[SELECTED TEXT]
▶
In fact GD::Polyline is a subclass of GD::Polygon, so all polygon methods (such as offset and transform) may be used on polylines. Some new methods have thus been added to GD::Polygon (such as rotate) and a few updated/modified/enhanced (such as scale) in this module. See section ``New or Updated GD::Polygon Methods'' for more info.

Note that this module is very ``young'' and should be considered subject to change in future releases, and/or possibly folded in to the existing polygon object and/or GD module.

# Updated Polygon Methods

The following methods (defined in GD.pm) are OVERRIDDEN if you use this module.

All effort has been made to provide 100% backward compatibility, but if you can confirm that has not been achieved, please consider that a bug and let the the author of Polyline.pm know.

`scale`
`\$poly->scale(\$sx, \$sy, \$cx, \$cy)` object method -- UPDATE to GD::Polygon::scale

Scale a polything in along x-axis by \$sx and along the y-axis by \$sy, about centery point (\$cx, \$cy).
◀
[INSTRUCTIONS]
(a) From the GD::Polyline documentation, give again the passage from "The following methods" to "of Polyline.pm know.".
(b) Which method names does the GD::Polyline documentation mention? List each one once.
(c) According to the GD::Polyline documentation, in which file are the overridden polygon methods defined?

[COLLECTED MATERIAL]
▶
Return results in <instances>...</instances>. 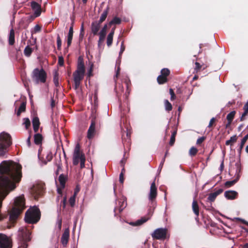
◀
[SOLUTION LIST]
(a)
The following methods (defined in GD.pm) are OVERRIDDEN if you use this module.

All effort has been made to provide 100% backward compatibility, but if you can confirm that has not been achieved, please consider that a bug and let the the author of Polyline.pm know.

(b) offset, transform, rotate, scale

(c) GD.pm